7)      Pemecahan masalah (problem solving) dianggap lebih menyenangkan da disukai siswa.
8)      Pemecahan masalah (problem solving) dapat mengembangkan kemampuan siswa untuk dapat berpikir kritis dan mengembangkan kemampuan mereka untuk menyesuaikan dengan pengetahuan baru.
9)      Pemecahan masalah (problem solving) dapat memberikan kesempatan kepada siswa untuk mengaplikasikan pengetahuan yang mereka miliki dalam dunia nyata.
10)  Pemecahan masalah ( problem solving) dapat mengembangkan minat siswa untuk secara terus menerus belajar sekalipun belajar pada pendididkan formal telah berakhir.

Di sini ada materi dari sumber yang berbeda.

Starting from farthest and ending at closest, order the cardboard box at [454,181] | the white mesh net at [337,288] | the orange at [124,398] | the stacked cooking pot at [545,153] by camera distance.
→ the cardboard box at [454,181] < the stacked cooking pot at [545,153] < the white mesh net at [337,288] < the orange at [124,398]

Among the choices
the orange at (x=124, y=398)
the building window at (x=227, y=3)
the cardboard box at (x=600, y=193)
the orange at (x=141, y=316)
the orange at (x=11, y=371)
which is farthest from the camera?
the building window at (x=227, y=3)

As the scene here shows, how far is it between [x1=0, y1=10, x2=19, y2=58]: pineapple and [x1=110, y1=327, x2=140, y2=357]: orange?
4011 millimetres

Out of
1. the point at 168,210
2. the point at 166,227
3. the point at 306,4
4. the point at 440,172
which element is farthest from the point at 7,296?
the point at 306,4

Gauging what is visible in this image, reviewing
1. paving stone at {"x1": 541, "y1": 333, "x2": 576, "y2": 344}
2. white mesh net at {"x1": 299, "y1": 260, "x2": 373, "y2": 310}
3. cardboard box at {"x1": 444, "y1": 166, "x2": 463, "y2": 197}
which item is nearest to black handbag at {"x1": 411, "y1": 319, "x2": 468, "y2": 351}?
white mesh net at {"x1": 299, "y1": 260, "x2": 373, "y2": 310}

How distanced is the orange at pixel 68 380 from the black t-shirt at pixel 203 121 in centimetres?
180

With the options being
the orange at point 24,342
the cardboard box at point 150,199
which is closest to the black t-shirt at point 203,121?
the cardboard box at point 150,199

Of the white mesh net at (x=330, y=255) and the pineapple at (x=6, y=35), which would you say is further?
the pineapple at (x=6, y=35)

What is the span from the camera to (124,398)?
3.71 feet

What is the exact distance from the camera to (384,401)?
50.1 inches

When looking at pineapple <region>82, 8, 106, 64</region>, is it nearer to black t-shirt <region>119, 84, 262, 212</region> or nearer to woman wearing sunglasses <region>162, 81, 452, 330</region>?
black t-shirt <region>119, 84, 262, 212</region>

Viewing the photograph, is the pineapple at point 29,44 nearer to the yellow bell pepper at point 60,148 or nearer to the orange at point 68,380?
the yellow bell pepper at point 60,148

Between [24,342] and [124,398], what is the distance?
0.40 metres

Disamping keunggulan, SPBM juga memiliki beberapa kelemahan yang meliputii:
1)      Manakala siswa tidak memiliki minat atau tidak mempunyai kepercayaan bahwa masalah yang dipelajari sulit untuk dipecahkan, maka mereka akan merasa enggan untuk mencoba.
2)      Keberhasilan strategi pembelajaran melalui problem solving membutuhkan cukup waktu untuk persiapan.
3)      Tanpa pemahaman mengapa mereka berusaha untuk memecahkan masalah yang sedang dipelajari, maka mereka tidak akan belajar apa yang ingin mereka pelajari.